For our part, we worked with other people to put Working Class Party on the ballot. Certainly, we do not believe that this electoral effort, at our small scale, means that a true working class party is being built, or even is at the first step of being built. It is not simply a question of size, however, but of the fact that the working class party, when it does come into existence, will be built by the struggles of the working class itself, whether for the conscious aim of building that party, and/or as a consequence of a mass fight of the working class for what might at first seem like immediate aims. But we were attempting to give a chance to all those workers who wanted to express their desire to have such a party—we wanted to give them the possibility to say it, to say it openly, in a way that could be noted, and to do that from the perspective of their own class. (See article in Class Struggle #91.) We know that not all those who voted for Working Class Party did it with that consciousness. For many it was just a way to express opposition to the current situation, just as voting for Trump, or Sanders, or the Libertarians, or the Greens, etc. could be for still others. Yet, it is also true that the name, Working Class Party, attracted votes from many whose first exposure to it was when they read the name in the voting booth.
Since November 8, there have been dire predictions running wild on social media sites: the Republicans would march into Washington after January 20, ripping up the “legacy of Obama,” and everything the Democrats had “worked so hard to accomplish” (!). Not to mention the robo calls that Obama made to households in Democratic territory.

[Source records]
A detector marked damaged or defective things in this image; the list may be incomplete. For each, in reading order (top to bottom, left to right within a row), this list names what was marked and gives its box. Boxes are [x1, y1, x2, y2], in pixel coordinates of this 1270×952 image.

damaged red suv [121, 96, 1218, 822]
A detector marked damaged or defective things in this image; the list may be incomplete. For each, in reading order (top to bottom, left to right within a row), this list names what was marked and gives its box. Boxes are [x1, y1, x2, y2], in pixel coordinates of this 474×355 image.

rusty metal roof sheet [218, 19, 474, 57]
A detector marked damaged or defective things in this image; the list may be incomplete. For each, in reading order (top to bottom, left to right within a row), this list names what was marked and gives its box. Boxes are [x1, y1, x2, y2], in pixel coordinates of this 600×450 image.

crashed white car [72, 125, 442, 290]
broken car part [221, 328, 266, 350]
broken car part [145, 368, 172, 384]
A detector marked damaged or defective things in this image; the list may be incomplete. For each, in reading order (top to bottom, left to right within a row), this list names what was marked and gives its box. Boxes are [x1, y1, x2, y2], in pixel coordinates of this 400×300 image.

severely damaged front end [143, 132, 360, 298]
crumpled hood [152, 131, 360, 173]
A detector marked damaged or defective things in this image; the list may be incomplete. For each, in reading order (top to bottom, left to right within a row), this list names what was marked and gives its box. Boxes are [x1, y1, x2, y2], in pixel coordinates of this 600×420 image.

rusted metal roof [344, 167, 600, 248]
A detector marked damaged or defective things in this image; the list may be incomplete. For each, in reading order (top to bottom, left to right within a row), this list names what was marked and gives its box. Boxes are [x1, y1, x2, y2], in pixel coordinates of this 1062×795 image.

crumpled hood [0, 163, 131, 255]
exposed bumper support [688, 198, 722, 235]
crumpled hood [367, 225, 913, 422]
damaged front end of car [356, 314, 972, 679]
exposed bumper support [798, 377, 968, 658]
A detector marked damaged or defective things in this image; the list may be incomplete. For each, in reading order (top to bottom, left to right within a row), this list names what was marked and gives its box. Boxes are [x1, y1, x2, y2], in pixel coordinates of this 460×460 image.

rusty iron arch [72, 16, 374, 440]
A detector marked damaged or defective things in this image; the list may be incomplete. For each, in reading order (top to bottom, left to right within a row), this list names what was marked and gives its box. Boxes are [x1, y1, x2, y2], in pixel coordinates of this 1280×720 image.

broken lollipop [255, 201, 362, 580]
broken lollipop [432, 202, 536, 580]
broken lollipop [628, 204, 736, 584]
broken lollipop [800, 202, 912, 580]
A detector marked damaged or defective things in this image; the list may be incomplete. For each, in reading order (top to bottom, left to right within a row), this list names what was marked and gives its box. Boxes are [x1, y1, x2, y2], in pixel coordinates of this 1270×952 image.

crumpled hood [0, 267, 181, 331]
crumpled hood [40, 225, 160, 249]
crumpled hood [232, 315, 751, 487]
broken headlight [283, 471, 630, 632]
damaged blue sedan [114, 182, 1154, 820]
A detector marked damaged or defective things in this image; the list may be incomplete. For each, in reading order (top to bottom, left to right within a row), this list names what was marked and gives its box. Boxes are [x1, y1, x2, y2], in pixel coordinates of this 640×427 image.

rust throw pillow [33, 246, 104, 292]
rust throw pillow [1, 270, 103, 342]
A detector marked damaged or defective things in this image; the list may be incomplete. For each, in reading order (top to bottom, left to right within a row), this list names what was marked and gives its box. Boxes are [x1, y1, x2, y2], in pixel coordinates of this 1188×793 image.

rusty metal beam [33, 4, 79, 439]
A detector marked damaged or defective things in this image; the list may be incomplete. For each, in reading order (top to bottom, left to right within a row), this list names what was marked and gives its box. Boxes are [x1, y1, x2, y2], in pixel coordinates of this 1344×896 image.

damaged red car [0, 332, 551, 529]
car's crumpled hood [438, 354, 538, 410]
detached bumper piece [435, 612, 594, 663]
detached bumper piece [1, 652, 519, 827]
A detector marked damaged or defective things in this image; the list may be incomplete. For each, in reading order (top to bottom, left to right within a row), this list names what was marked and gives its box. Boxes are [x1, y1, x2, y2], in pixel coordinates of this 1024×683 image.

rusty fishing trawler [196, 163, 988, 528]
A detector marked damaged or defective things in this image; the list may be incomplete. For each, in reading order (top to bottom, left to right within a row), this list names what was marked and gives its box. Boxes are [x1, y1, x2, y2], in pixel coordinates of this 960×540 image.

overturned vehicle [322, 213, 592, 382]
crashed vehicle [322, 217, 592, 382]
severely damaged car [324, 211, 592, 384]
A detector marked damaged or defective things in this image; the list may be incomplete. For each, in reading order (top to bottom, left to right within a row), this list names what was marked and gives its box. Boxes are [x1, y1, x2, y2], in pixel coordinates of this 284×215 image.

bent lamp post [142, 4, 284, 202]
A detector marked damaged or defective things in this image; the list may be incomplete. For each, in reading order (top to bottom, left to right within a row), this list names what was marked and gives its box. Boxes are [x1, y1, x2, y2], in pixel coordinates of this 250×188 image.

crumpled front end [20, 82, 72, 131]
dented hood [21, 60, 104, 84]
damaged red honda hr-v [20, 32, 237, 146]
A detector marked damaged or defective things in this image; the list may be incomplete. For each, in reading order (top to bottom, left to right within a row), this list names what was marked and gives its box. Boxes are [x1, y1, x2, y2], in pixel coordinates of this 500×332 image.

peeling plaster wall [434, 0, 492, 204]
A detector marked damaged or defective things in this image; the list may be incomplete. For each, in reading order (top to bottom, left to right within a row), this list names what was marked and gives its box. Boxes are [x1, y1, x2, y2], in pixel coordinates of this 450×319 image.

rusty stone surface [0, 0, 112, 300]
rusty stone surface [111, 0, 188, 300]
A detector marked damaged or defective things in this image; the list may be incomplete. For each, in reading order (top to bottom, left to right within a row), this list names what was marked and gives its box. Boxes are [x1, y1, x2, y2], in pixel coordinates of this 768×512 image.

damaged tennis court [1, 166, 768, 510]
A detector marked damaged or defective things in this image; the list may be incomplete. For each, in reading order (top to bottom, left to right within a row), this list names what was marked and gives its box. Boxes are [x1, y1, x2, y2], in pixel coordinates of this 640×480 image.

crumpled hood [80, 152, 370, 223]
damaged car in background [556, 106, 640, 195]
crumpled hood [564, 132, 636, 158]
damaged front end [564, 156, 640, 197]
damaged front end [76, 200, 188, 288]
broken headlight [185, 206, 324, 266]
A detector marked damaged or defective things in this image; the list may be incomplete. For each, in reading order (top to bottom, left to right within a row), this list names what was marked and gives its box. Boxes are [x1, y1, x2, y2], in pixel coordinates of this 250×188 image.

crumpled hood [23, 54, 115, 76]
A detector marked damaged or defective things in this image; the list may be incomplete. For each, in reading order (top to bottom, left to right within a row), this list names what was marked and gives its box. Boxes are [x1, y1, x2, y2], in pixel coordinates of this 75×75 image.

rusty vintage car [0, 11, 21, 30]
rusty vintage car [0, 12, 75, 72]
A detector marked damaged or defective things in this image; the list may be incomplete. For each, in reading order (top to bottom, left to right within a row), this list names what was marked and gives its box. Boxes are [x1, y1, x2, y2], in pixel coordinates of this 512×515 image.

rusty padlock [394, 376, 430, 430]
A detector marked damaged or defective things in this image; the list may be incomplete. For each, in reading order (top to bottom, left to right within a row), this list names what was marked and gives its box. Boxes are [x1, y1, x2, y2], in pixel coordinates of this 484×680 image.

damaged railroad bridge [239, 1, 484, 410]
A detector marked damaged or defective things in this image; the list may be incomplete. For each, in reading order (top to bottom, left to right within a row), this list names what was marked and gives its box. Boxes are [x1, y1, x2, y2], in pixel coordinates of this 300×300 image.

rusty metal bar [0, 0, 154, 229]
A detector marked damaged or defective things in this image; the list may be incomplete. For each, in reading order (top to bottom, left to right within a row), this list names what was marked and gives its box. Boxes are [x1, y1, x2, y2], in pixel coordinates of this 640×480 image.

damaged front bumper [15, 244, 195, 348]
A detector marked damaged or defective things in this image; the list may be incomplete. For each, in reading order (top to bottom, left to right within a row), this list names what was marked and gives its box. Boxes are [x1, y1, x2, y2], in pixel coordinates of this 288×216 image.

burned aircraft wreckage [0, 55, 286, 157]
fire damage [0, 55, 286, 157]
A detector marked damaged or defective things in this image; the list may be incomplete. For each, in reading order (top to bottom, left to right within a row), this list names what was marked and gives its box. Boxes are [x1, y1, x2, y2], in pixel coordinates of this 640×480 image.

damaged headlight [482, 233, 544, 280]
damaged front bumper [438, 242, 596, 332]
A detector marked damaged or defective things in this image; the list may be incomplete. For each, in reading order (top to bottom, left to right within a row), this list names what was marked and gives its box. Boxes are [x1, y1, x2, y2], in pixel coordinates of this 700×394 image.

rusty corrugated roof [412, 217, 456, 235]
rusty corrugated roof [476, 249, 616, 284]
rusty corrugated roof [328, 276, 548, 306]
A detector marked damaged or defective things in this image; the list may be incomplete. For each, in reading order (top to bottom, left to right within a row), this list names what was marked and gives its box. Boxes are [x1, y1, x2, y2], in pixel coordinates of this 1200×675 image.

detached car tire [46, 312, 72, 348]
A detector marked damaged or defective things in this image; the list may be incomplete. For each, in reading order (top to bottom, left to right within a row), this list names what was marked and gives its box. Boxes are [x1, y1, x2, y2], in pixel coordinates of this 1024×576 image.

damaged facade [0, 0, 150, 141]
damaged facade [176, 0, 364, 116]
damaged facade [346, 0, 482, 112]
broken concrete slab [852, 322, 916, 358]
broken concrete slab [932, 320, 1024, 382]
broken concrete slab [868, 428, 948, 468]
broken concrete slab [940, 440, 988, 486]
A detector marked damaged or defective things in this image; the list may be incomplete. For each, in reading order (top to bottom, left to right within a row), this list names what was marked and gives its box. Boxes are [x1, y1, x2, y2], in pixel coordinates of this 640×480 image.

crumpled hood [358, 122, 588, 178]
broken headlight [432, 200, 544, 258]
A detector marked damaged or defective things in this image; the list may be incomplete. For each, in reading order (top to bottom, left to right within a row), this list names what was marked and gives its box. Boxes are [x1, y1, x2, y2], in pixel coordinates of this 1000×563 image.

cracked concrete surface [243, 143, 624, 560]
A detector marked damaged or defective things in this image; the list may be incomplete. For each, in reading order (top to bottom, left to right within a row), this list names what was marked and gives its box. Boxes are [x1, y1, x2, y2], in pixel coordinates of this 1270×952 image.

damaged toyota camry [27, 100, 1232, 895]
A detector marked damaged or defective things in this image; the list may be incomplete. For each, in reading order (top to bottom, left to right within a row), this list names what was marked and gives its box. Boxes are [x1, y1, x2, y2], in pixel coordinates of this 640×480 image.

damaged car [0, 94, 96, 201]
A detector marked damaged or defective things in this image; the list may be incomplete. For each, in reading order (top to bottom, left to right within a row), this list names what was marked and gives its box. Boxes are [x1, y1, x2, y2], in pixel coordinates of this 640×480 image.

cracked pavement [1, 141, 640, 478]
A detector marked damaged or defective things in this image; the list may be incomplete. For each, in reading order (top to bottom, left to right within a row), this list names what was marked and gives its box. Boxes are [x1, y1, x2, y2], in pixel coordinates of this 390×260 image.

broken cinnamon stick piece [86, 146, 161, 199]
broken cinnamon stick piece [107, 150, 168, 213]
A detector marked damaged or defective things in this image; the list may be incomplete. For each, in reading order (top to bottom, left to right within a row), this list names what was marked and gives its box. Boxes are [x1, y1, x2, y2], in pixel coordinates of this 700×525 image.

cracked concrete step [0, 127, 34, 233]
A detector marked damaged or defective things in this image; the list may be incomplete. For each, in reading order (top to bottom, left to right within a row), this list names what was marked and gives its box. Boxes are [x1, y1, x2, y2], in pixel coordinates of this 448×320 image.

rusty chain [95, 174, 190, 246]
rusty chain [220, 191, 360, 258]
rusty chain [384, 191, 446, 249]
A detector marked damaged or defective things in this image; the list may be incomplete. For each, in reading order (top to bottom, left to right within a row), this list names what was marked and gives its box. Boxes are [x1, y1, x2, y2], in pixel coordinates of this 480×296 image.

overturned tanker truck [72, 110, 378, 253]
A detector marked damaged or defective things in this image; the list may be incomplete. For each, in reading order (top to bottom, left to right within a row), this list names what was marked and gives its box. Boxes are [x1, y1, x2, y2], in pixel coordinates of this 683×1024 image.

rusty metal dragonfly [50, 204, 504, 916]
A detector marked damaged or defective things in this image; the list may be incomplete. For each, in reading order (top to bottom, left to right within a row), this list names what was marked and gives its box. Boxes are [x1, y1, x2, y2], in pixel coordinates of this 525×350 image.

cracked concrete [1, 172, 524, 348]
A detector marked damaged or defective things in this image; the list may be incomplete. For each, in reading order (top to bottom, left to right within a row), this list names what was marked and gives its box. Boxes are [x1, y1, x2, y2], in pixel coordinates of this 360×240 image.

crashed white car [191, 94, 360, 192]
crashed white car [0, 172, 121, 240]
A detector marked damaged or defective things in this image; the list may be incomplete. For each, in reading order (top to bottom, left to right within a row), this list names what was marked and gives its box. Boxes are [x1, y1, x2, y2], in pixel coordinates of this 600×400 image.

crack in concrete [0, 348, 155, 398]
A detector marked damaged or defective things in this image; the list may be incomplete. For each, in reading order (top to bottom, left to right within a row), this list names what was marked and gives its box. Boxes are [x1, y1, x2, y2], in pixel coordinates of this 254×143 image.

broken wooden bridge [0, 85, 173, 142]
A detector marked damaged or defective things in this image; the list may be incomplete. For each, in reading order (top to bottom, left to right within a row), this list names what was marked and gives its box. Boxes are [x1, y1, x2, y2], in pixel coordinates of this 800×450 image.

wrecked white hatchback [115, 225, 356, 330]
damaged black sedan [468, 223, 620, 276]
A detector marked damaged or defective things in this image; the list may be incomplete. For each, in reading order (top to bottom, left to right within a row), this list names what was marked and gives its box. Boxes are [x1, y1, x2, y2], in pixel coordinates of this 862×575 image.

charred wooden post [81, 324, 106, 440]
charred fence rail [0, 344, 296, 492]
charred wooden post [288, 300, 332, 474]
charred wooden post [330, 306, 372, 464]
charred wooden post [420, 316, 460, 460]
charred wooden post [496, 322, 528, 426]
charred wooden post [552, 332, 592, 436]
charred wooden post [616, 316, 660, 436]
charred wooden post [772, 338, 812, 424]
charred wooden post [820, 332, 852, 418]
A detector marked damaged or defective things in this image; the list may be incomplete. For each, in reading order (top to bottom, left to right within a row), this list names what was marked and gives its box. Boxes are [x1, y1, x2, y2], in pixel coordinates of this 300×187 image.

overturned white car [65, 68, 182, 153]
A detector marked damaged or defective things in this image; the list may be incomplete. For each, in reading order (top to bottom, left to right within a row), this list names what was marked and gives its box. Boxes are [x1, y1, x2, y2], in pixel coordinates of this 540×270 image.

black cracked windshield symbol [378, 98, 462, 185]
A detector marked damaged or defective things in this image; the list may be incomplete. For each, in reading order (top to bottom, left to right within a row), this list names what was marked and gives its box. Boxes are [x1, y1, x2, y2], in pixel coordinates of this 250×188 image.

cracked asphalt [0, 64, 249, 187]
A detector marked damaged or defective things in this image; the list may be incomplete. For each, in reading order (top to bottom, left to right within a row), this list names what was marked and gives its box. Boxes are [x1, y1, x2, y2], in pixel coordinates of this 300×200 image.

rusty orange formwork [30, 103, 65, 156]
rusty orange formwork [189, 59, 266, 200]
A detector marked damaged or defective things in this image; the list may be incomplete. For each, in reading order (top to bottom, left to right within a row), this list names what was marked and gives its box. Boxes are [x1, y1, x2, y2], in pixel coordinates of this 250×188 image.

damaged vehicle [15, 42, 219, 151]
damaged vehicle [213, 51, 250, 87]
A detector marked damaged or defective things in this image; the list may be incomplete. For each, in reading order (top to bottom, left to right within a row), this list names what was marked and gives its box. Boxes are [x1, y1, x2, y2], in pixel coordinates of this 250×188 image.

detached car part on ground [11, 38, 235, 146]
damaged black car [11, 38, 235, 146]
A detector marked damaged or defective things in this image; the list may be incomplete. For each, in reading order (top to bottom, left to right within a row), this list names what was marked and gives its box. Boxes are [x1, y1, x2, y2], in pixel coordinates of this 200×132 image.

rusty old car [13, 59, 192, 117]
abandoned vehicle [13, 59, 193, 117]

### EXERCISE DETAILS
Reproduce word for word the section of the Working Class Party passage that opens with "Since November 8, there" and closes with "in Democratic territory.". These records were drawn from a separate source.

### RESPONSE
Since November 8, there have been dire predictions running wild on social media sites: the Republicans would march into Washington after January 20, ripping up the “legacy of Obama,” and everything the Democrats had “worked so hard to accomplish” (!). Not to mention the robo calls that Obama made to households in Democratic territory.